A man's gotta eat!!!


----------



## ZECH (Jun 10, 2002)

You wouldn't believe how many shrimp and oysters I ate Saturday night....Couldn't even drink a beer after...that's bad!


----------



## I Are Baboon (Jun 10, 2002)

> _*Originally posted by dg806 *_
> You wouldn't believe how many shrimp and oysters I ate Saturday night....Couldn't even drink a beer after...that's bad!

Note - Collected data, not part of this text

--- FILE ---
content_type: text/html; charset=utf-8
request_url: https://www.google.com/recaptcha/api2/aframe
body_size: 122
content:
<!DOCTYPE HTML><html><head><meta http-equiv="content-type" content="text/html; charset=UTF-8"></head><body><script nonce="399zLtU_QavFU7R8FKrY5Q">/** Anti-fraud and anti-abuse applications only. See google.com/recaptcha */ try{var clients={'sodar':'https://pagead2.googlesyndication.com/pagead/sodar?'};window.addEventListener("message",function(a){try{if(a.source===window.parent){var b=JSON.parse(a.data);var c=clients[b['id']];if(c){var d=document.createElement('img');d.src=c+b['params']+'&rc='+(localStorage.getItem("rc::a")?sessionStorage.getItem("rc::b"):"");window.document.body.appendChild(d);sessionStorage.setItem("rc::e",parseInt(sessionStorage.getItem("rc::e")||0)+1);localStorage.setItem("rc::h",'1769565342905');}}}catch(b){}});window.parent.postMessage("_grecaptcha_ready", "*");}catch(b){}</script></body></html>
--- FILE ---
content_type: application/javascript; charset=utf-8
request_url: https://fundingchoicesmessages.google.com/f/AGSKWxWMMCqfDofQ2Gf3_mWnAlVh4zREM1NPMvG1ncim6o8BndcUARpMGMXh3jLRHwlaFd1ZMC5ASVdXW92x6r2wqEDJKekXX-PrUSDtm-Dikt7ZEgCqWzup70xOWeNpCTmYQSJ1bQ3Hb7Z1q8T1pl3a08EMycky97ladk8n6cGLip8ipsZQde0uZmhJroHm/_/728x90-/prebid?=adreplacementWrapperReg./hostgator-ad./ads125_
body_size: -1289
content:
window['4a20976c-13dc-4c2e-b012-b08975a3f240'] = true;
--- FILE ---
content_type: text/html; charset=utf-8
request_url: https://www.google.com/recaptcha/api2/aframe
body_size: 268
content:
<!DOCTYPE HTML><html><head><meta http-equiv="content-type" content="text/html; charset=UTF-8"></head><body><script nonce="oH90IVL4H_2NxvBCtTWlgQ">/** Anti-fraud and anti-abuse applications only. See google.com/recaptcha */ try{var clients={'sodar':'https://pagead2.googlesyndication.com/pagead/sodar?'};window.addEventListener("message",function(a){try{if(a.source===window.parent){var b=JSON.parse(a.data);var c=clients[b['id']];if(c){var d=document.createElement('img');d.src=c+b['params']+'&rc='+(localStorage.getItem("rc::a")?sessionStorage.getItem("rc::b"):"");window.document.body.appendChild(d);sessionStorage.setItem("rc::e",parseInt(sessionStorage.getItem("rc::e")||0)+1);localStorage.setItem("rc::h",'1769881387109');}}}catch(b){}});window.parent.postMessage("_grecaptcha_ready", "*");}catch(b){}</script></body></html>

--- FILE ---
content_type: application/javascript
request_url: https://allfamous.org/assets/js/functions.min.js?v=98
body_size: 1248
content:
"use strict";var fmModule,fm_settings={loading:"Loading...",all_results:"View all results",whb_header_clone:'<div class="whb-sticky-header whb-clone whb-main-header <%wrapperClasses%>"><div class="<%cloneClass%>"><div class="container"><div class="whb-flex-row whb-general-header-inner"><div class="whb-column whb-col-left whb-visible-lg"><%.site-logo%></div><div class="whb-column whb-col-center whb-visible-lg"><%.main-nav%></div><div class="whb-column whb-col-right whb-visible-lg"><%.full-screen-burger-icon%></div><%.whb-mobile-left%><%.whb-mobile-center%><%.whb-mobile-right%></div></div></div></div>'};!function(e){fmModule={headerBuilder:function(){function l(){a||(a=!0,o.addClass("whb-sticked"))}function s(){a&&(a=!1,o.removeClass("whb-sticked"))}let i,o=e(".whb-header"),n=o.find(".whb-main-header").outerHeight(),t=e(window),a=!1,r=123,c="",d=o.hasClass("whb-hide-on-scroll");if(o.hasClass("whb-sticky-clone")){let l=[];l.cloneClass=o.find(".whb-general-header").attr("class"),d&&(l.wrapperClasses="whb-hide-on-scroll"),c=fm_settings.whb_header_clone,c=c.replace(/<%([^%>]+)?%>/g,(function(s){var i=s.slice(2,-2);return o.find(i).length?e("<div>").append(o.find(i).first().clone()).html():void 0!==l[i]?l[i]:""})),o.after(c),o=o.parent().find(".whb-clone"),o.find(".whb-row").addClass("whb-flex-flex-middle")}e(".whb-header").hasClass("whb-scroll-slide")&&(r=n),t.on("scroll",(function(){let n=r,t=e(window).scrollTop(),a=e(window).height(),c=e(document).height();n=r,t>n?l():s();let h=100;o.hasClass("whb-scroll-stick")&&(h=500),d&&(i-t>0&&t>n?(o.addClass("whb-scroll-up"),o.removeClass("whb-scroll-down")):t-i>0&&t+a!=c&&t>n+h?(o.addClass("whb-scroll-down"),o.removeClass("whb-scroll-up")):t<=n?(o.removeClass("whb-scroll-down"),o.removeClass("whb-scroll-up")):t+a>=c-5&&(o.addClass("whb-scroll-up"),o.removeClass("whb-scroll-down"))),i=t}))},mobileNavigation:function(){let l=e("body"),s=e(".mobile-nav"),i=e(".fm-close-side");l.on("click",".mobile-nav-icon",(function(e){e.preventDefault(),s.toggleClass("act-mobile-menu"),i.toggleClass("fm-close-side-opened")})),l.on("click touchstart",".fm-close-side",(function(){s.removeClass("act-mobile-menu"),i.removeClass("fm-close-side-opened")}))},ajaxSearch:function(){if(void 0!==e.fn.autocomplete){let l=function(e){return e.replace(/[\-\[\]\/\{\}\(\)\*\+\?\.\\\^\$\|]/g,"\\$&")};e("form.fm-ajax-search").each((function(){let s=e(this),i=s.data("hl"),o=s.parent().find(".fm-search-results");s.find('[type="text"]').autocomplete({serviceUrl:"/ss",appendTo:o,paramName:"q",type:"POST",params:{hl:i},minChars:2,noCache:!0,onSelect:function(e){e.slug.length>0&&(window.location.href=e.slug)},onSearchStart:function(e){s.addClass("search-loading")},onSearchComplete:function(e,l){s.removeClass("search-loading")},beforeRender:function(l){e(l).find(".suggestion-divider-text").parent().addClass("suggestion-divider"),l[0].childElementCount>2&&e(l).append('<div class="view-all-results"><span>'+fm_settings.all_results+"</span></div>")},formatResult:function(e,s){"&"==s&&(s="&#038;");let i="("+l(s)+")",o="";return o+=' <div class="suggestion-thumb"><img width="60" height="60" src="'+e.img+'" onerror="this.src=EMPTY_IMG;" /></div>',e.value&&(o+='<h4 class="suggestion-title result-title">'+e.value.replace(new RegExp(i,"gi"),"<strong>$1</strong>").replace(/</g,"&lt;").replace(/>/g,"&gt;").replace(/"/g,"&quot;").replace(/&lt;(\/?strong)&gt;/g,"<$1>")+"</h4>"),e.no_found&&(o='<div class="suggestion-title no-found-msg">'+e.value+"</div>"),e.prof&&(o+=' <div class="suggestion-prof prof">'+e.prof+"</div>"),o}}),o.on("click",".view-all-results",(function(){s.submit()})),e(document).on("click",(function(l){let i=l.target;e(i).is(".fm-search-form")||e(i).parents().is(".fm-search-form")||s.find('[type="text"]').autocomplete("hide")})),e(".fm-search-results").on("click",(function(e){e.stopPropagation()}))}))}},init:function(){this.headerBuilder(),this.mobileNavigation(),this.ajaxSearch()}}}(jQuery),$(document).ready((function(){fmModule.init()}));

Yeah man, that's pretty bad....but in a good way.


----------



## ZECH (Jun 10, 2002)

I had more than plenty to make up for it though the previous two nights!


----------



## Dero (Jun 10, 2002)

> _*Originally posted by MtnBikerChk *_
> 
> 
> Don't go there - in fact, run for cover!!!!!!!!!!!!!!!!!!!!!


Thanxs MBC!!!
SEE DERO RUN AWAY...DATAWAY---------->








...Hmmmmmm,why?


----------



## Fitpix (Jun 10, 2002)

What are the stats on a LB o' shrimp?


----------



## I Are Baboon (Jun 11, 2002)

> _*Originally posted by Fitpix *_
> What are the stats on a LB o' shrimp?




 




> _*Originally posted by I Are Baboon *_
> One pound of boiled shrimp:
> 
> 620 calories
> ...


----------



## GardeningGrrl (Jun 11, 2002)

Well, you've just inspired me to go dig the frozen shrimp out of my freezer. Yum, nice change of pace. Don't think I'll eat a pound of them though!


----------



## TJohn (Jun 11, 2002)

Can you say cholesterol spike !!

TJohn


----------